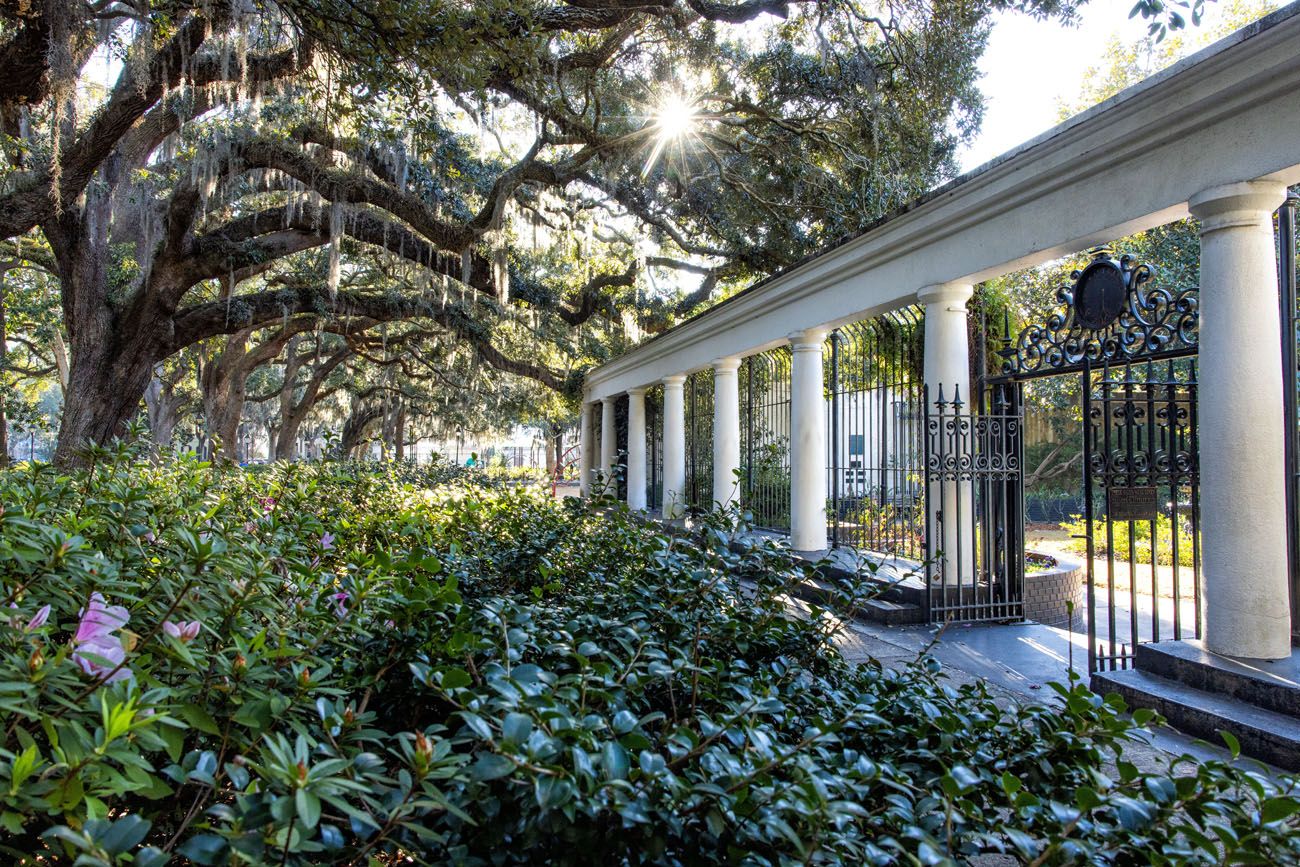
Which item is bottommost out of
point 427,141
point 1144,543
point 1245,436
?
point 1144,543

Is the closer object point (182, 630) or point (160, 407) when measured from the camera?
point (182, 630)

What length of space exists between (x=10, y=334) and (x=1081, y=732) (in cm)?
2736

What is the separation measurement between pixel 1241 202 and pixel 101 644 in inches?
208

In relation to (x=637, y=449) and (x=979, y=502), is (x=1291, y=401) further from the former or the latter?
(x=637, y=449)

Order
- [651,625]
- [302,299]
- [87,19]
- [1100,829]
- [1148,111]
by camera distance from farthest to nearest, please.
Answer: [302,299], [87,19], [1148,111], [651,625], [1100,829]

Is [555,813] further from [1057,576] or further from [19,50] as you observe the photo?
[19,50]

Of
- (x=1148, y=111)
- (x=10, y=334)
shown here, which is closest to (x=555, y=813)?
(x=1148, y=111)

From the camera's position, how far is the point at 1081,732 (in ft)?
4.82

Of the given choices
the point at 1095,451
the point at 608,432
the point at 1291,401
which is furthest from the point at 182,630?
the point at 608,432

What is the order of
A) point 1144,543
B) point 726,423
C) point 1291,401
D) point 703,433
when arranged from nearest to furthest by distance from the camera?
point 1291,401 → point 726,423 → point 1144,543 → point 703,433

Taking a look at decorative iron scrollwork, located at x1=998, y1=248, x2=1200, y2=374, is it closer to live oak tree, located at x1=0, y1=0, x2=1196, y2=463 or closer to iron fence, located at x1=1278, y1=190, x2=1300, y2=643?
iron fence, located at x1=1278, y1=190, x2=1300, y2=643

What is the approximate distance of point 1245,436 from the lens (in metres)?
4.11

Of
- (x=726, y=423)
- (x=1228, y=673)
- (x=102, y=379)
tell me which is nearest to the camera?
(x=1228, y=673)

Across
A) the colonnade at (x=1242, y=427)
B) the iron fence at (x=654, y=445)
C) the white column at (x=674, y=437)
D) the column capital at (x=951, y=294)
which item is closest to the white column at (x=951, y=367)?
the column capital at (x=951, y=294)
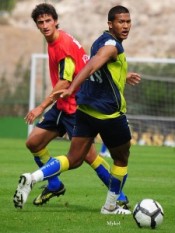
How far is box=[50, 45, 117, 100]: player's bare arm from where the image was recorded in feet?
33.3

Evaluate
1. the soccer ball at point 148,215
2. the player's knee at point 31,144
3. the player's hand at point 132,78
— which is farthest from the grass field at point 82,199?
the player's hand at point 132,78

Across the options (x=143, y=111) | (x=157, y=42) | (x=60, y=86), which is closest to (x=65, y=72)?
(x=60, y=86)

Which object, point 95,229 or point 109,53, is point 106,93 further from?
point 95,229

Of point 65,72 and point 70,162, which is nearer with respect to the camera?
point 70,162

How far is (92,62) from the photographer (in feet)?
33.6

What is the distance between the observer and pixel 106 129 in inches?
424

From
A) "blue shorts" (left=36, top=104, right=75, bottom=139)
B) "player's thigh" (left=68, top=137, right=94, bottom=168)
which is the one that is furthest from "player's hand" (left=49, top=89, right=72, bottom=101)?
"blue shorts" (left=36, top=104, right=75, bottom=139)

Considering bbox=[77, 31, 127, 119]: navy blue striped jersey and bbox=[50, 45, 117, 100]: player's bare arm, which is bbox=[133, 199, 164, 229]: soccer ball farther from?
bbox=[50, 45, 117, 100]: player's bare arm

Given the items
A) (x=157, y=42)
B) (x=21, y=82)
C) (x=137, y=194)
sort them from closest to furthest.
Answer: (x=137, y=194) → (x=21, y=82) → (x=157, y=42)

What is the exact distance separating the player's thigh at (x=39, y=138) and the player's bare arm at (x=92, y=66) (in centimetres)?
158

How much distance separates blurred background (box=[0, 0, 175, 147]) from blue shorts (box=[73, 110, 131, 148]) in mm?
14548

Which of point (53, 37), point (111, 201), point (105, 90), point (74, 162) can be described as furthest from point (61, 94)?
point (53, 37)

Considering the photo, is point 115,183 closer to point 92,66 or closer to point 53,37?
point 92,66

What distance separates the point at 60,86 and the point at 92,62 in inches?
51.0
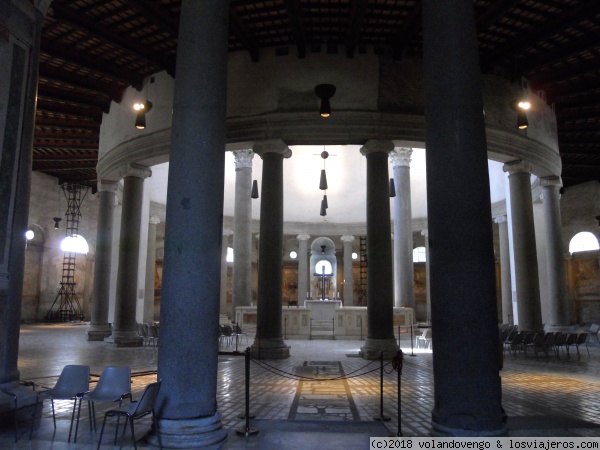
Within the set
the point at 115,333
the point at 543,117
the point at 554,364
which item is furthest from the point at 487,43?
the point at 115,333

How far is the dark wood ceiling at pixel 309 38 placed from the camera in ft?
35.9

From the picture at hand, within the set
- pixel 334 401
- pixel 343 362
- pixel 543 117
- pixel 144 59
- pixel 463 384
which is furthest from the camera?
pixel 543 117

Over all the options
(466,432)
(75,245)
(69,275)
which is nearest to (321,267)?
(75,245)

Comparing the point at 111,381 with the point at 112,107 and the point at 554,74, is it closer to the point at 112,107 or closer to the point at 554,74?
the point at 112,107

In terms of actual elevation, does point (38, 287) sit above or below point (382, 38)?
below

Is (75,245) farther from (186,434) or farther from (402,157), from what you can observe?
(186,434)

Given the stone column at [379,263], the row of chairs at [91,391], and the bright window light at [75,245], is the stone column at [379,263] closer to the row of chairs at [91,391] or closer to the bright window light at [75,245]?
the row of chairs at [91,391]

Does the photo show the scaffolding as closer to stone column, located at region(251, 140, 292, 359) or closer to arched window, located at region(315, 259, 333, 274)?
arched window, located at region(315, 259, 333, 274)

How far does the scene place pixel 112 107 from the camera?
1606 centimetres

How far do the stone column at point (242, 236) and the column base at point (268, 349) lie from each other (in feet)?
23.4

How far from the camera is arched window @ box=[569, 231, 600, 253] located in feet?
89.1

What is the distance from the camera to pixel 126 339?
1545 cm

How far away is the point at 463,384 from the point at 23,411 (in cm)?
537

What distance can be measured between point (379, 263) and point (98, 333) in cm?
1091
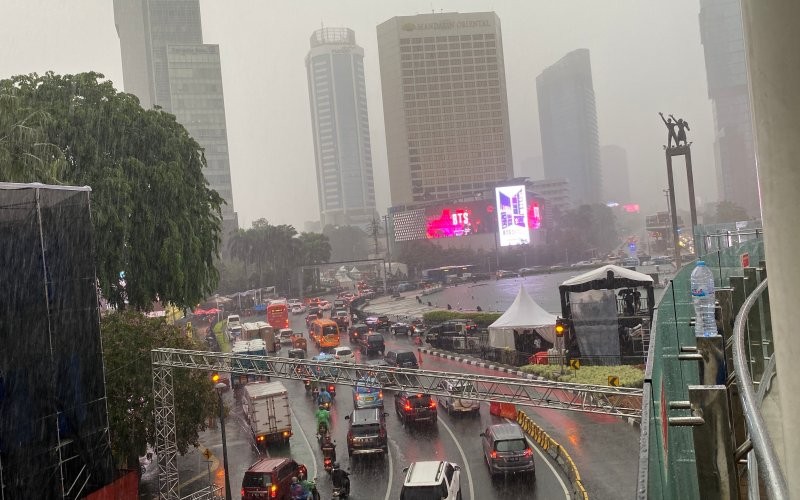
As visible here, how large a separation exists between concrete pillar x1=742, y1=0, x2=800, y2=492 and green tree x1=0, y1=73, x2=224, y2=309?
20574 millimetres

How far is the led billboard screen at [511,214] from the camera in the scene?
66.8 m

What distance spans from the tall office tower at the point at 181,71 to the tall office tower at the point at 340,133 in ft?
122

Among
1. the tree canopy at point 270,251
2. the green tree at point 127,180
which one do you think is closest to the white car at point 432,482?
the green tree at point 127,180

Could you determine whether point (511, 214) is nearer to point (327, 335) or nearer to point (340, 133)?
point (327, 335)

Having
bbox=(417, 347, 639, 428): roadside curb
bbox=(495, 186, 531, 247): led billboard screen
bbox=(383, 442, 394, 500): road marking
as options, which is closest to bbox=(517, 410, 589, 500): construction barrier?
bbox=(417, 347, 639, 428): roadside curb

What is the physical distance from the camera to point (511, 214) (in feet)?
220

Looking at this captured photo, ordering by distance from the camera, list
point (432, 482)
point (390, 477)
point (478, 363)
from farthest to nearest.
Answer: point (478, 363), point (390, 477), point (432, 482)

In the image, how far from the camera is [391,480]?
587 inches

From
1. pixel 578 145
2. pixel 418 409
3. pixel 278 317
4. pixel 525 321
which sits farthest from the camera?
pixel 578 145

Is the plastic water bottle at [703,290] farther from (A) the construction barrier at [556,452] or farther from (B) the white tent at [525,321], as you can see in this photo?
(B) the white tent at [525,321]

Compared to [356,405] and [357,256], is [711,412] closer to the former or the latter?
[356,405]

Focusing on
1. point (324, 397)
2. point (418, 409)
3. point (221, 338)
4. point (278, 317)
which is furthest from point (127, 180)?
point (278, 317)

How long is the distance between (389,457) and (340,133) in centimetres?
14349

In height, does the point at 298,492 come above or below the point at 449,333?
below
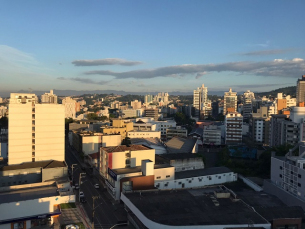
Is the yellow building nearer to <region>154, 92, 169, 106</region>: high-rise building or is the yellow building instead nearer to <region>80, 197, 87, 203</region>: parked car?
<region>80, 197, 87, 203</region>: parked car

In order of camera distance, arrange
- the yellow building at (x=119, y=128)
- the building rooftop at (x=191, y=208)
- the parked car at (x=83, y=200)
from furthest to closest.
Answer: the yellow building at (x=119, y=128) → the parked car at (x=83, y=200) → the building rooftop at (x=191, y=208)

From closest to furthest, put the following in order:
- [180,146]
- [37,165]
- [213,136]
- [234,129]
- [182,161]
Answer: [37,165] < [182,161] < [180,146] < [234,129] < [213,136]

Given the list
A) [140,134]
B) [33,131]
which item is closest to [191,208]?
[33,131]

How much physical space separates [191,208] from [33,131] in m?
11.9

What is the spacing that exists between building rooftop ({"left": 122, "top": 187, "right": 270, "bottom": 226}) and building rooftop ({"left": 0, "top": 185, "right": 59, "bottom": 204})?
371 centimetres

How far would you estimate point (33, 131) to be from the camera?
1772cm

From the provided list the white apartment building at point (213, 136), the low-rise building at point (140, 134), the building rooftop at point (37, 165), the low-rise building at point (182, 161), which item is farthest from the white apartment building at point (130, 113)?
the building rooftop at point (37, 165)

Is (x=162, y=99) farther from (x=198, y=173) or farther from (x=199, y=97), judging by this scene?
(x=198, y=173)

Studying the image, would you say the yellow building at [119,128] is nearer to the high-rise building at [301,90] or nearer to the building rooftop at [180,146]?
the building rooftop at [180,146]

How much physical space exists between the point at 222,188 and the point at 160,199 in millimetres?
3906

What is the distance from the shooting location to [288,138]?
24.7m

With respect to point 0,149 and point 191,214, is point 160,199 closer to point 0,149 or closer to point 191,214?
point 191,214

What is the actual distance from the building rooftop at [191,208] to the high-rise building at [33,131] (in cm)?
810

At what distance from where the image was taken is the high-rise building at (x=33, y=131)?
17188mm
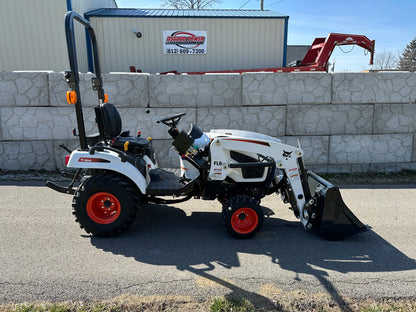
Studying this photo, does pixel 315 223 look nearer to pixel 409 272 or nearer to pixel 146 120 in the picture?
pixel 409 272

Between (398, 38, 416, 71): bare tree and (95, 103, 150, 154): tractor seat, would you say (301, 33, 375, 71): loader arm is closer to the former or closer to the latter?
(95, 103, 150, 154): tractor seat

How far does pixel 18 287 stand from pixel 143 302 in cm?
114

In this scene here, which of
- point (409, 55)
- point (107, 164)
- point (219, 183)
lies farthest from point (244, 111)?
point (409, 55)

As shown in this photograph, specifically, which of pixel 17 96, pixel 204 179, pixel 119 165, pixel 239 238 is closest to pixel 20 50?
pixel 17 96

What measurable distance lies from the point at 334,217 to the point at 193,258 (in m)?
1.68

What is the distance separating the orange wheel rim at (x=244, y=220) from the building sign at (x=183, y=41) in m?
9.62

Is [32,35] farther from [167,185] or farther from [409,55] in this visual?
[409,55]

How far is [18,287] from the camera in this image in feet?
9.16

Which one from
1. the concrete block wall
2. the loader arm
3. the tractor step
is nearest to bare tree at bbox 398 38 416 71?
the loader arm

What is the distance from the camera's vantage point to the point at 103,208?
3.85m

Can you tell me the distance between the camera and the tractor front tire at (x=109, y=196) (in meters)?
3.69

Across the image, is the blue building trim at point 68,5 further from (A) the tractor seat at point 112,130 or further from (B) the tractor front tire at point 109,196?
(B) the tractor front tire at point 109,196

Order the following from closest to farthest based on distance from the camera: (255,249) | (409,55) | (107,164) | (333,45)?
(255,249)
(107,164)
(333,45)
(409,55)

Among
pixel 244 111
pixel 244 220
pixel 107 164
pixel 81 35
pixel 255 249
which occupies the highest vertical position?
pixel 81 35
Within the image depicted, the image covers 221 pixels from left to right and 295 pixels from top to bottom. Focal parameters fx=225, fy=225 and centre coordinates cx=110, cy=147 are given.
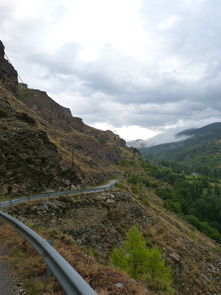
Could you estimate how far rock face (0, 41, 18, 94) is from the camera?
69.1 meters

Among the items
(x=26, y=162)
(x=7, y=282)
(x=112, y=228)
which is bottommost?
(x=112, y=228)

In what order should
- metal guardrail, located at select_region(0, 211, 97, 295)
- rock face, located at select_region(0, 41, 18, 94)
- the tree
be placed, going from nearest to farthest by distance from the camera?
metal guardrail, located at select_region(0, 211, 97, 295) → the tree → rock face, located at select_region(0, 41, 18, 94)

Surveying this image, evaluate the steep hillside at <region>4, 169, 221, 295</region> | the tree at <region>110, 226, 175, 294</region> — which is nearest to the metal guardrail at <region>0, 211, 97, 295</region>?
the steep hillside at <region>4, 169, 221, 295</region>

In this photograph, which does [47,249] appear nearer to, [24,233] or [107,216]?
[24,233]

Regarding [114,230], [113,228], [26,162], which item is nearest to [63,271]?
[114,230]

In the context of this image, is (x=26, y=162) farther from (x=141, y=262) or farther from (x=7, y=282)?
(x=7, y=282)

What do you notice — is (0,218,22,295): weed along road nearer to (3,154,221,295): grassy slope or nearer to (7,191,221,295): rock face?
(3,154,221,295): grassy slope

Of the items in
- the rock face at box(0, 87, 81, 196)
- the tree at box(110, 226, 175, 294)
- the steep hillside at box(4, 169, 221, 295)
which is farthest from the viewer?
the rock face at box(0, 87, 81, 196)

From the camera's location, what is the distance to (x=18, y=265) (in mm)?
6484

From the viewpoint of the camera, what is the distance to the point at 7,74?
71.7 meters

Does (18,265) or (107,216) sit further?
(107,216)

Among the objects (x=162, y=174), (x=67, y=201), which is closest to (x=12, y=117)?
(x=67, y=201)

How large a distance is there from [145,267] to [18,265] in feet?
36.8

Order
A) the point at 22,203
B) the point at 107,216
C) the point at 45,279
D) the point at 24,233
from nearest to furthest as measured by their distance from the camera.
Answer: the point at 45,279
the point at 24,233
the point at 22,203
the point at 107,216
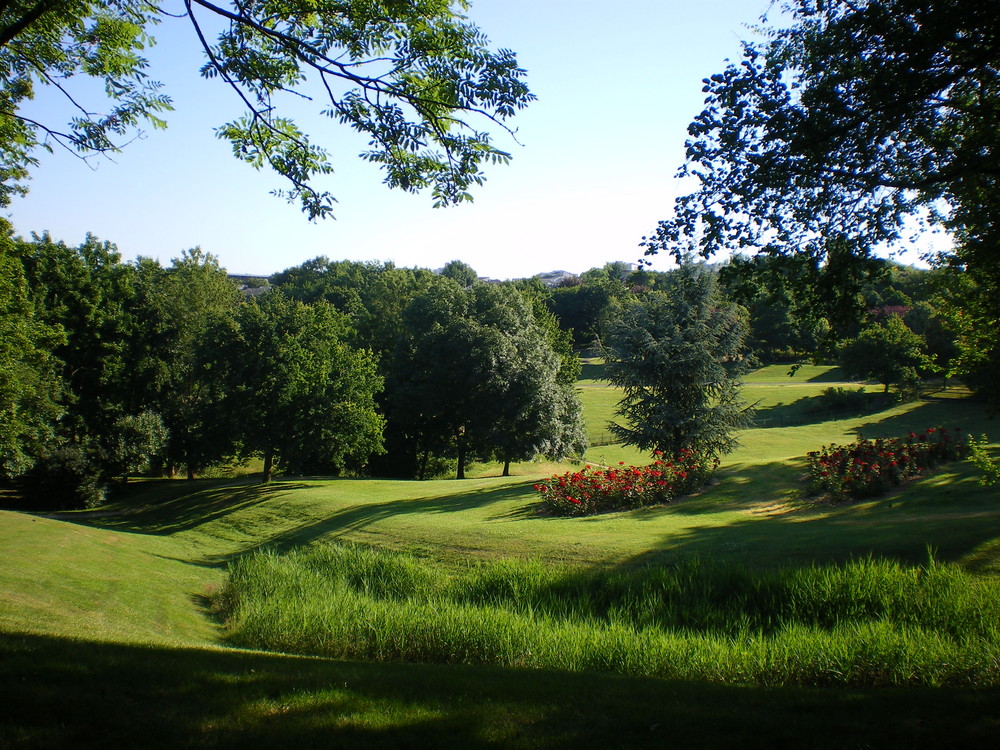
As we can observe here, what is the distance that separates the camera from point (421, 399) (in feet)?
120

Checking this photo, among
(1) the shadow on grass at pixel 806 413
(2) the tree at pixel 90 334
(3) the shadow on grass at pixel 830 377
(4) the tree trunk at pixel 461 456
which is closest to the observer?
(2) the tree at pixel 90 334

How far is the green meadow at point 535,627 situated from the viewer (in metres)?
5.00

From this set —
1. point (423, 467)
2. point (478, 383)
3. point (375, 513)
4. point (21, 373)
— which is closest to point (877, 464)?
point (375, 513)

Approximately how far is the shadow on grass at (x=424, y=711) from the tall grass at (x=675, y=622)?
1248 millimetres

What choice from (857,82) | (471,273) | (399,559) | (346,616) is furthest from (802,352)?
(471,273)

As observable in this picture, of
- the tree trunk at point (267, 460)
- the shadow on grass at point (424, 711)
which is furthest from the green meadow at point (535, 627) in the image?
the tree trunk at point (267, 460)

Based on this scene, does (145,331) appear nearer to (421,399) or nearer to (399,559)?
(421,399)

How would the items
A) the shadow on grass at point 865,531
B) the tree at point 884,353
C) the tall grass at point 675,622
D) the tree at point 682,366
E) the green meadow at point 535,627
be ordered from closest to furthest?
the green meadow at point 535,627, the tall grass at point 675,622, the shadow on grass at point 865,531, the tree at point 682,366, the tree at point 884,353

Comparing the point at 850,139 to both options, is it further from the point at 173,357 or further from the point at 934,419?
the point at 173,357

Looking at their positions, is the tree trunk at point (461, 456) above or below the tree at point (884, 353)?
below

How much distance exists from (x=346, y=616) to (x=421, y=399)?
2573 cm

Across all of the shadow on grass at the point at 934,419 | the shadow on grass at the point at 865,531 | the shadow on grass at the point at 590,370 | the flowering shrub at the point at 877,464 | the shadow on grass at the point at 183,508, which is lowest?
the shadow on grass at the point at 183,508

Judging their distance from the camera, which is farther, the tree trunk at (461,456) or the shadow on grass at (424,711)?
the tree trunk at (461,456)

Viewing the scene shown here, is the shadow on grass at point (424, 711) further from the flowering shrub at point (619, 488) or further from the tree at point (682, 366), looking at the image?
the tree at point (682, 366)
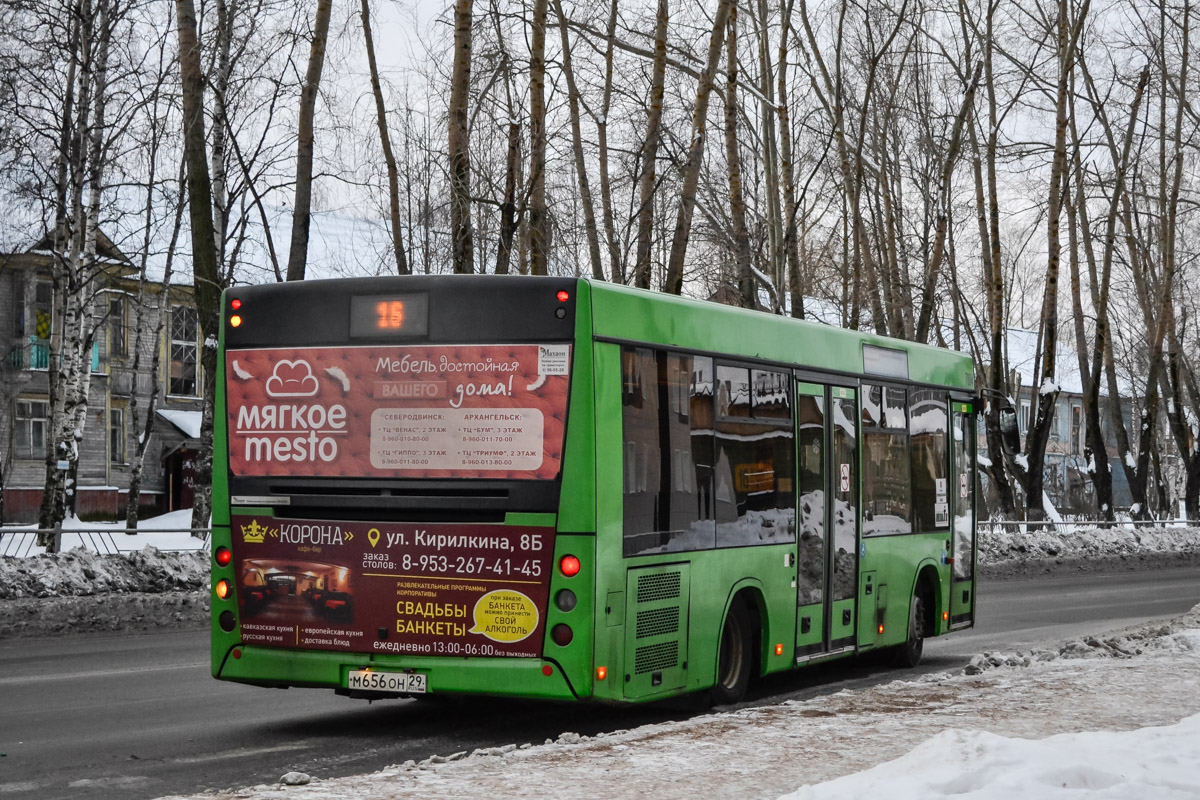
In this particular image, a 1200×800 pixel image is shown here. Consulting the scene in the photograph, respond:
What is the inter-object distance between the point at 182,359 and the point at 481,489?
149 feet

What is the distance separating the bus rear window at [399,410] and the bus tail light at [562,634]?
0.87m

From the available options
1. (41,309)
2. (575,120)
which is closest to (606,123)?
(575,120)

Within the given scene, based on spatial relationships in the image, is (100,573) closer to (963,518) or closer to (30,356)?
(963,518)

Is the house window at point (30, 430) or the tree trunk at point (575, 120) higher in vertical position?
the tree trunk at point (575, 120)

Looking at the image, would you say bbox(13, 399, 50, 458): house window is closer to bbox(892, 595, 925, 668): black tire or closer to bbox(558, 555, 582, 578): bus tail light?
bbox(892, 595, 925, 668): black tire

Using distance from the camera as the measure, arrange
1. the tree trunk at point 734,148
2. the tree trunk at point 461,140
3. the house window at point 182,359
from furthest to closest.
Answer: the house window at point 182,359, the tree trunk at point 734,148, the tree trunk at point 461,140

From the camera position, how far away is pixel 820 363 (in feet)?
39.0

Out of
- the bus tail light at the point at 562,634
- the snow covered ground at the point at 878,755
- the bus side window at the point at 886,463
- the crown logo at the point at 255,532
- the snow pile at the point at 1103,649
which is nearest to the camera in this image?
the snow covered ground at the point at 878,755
▬▬▬
== PROBLEM ==
Can you put the rows starting at the line that contains "Using distance from" and ending at the last row into a two-column CSV headed request and answer, one CSV line per row, with each field in quotation marks and its line breaks replaced by spaces?

== SOLUTION TO THE EXERCISE ==
request,answer
"Using distance from the camera as the measure, arrange 1. the tree trunk at point 734,148 2. the tree trunk at point 461,140 3. the house window at point 182,359 from furthest to closest. Answer:","the house window at point 182,359, the tree trunk at point 734,148, the tree trunk at point 461,140"
"From the camera position, how far away is pixel 820 363 (in feet)?","39.0"
"Out of - the bus tail light at the point at 562,634 - the snow covered ground at the point at 878,755 - the bus side window at the point at 886,463 - the crown logo at the point at 255,532 - the snow pile at the point at 1103,649 which is nearest to the camera in this image?","the snow covered ground at the point at 878,755"